> **Selected text**:
Re-explaining the long-term and short-term logic for dividend yield strategy outperformance

Considering dividend reinvestment returns, dividend yield strategies have been effective both overseas and domestically over the long term. The sources of their excess returns can be summarized as dividend reinvestment returns, low valuations and low volatility, and the “price fill-back” (“filling the rights”) effect. Over the long term, environments in which dividend yield strategies outperform include: 1) rising global macro uncertainty, with investors increasing demand for “safe assets” such as gold and dividend yield; 2) an interest rate downtrend or a long period of low interest rates— from an asset allocation perspective, the spread between dividend stocks and bond returns rises or stays at a high level, and funds flow into dividend yield assets through channels such as insurance, pension funds, and ETFs. In the short term, dividend yield also has both defensive and pro-cyclical characteristics: 1) dividend yield as a short-duration asset is relatively insensitive to risk premium changes on the denominator side and discount rate changes, and thus tends to hold up better during valuation contraction phases; 2) cyclical dividend yield tends to perform relatively better during inflation upswings.

Stock selection #1: Dividend stability, earnings quality, and industry-neutral optimization to form the dividend yield portfolio

We can enhance dividend yield strategies through methods such as multi-factor combination, refined factor processing, and weight optimization. Traditional dividend yield strategies face issues such as value traps, low growth potential, and overly concentrated industry distribution. To address these problems, in our 2023.3.30 report “High Dividend Yield Strategy Excess Return Environment and Stock Selection Ideas,” we constructed the Haitong strategy high-dividend industry-neutral portfolio and further optimized it as follows:

1) The sample universe is the entire A-share market (all A), rebalanced every May 1; 2) exclude ST stocks and stocks with market cap below 10 billion yuan; 3) stocks that have paid dividends continuously for the past three years, and whose five-year dividend yield average is higher than the median, with a coefficient of variation lower than the median; 4) calculate the forecast dividend yield based on consensus forecast net profit (if unavailable, use net profit TTM instead) and the average dividend payout ratio over the past 5 years. After removing outliers, the forecast dividend yield is not less than 2.5%; 5) compute a composite score by weighting based on the forecast dividend yield and ROA percentile, then rank; 6) select the top two stocks from each Shenwan一级 (Shenwan Level-1) industry based on score (if there are fewer, ignore) and build an equally weighted portfolio.

Within the backtest period (from May 1, 2016 to March 26, 2026), the portfolio’s annualized return is 11.7%, with an annualized excess return of 7.2% relative to the CSI Dividend Index (total return); annualized volatility is 17.0%, maximum drawdown is 23.1%, and the Sharpe ratio is 0.69—all of which are better than the CSI Dividend Index (total return). In terms of performance review, the portfolio only significantly underperformed the CSI Dividend Index (total return) in Feb.~Aug. 2022 and Jun.~Sep. 2025, while maintaining defensive characteristics and also capturing some portfolio resilience. However, it lost some of its exposure level to the dividend yield factor, and the portfolio’s dividend yield is clearly lower than that of the CSI Dividend Index.

> **Material provided**:
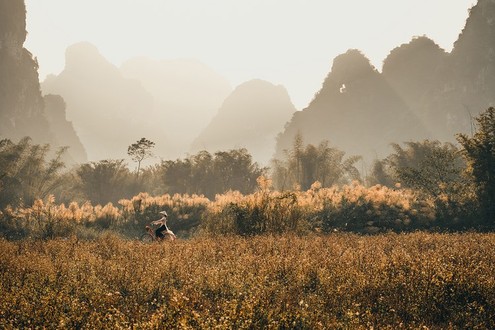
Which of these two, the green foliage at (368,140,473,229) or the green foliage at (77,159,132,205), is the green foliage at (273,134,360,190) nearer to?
the green foliage at (77,159,132,205)

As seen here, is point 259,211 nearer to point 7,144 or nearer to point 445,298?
point 445,298

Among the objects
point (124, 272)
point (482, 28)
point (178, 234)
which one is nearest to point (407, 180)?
point (178, 234)

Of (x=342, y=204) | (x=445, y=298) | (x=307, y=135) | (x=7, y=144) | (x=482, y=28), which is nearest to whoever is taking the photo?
(x=445, y=298)

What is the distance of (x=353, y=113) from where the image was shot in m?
150

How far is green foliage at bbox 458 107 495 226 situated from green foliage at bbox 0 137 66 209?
1019 inches

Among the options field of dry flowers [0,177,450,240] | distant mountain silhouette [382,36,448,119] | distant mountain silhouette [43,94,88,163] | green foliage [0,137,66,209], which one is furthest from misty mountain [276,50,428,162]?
field of dry flowers [0,177,450,240]

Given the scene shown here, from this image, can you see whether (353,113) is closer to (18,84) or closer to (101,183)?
(18,84)

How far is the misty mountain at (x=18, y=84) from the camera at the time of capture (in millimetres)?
118375

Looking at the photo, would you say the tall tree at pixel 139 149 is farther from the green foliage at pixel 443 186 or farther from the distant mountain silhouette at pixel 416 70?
the distant mountain silhouette at pixel 416 70

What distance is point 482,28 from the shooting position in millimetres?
100688

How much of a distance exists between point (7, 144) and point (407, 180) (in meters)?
30.9

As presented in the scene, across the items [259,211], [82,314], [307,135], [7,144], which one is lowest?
[82,314]

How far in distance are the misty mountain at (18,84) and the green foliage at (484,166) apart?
112 metres

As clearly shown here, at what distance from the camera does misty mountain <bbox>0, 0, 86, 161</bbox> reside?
388ft
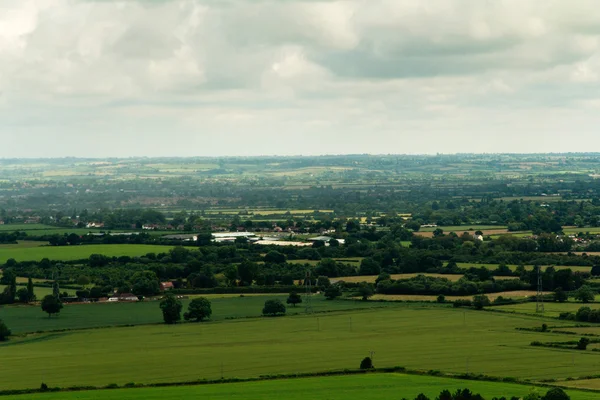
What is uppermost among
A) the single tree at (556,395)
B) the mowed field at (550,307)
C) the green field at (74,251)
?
the single tree at (556,395)

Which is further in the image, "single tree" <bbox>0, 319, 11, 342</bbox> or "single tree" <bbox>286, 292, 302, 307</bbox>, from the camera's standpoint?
"single tree" <bbox>286, 292, 302, 307</bbox>

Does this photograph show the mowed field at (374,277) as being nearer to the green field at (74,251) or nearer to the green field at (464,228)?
the green field at (74,251)

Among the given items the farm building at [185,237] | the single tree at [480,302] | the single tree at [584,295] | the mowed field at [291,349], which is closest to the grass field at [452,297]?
the single tree at [480,302]

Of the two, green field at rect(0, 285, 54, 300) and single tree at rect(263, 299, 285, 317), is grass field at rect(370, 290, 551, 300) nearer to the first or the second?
single tree at rect(263, 299, 285, 317)

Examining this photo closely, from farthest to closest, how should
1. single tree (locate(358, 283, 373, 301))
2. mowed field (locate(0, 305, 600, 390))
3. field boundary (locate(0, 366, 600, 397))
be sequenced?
1. single tree (locate(358, 283, 373, 301))
2. mowed field (locate(0, 305, 600, 390))
3. field boundary (locate(0, 366, 600, 397))

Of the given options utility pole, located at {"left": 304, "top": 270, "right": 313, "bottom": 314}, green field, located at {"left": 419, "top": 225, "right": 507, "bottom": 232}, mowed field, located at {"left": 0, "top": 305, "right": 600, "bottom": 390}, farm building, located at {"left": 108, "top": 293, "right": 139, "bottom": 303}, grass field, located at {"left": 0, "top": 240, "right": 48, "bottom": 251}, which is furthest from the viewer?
green field, located at {"left": 419, "top": 225, "right": 507, "bottom": 232}

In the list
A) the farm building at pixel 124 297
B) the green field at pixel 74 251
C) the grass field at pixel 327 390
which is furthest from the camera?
the green field at pixel 74 251

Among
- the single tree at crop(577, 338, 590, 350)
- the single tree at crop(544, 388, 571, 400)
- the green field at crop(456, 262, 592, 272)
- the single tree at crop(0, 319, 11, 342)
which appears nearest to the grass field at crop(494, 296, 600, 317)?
Result: the single tree at crop(577, 338, 590, 350)
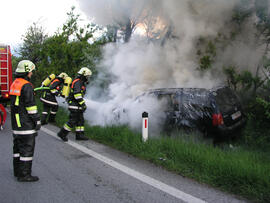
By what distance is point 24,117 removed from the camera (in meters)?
3.73

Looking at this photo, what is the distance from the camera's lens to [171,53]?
28.8 ft

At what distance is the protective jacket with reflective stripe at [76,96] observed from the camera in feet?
19.9

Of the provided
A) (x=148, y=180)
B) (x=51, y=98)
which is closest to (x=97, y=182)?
(x=148, y=180)

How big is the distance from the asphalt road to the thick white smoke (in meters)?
2.56

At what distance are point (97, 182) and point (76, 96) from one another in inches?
113

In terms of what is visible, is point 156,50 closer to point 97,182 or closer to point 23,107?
point 23,107

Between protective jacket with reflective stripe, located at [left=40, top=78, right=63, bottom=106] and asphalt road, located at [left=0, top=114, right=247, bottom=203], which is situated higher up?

> **Objective**:
Retype the part of the dividend yield strategy text starting with "1) The sample" and going on through "equally weighted portfolio.".

> **Reply**:
1) The sample universe is the entire A-share market (all A), rebalanced every May 1; 2) exclude ST stocks and stocks with market cap below 10 billion yuan; 3) stocks that have paid dividends continuously for the past three years, and whose five-year dividend yield average is higher than the median, with a coefficient of variation lower than the median; 4) calculate the forecast dividend yield based on consensus forecast net profit (if unavailable, use net profit TTM instead) and the average dividend payout ratio over the past 5 years. After removing outliers, the forecast dividend yield is not less than 2.5%; 5) compute a composite score by weighting based on the forecast dividend yield and ROA percentile, then rank; 6) select the top two stocks from each Shenwan一级 (Shenwan Level-1) industry based on score (if there are fewer, ignore) and build an equally weighted portfolio.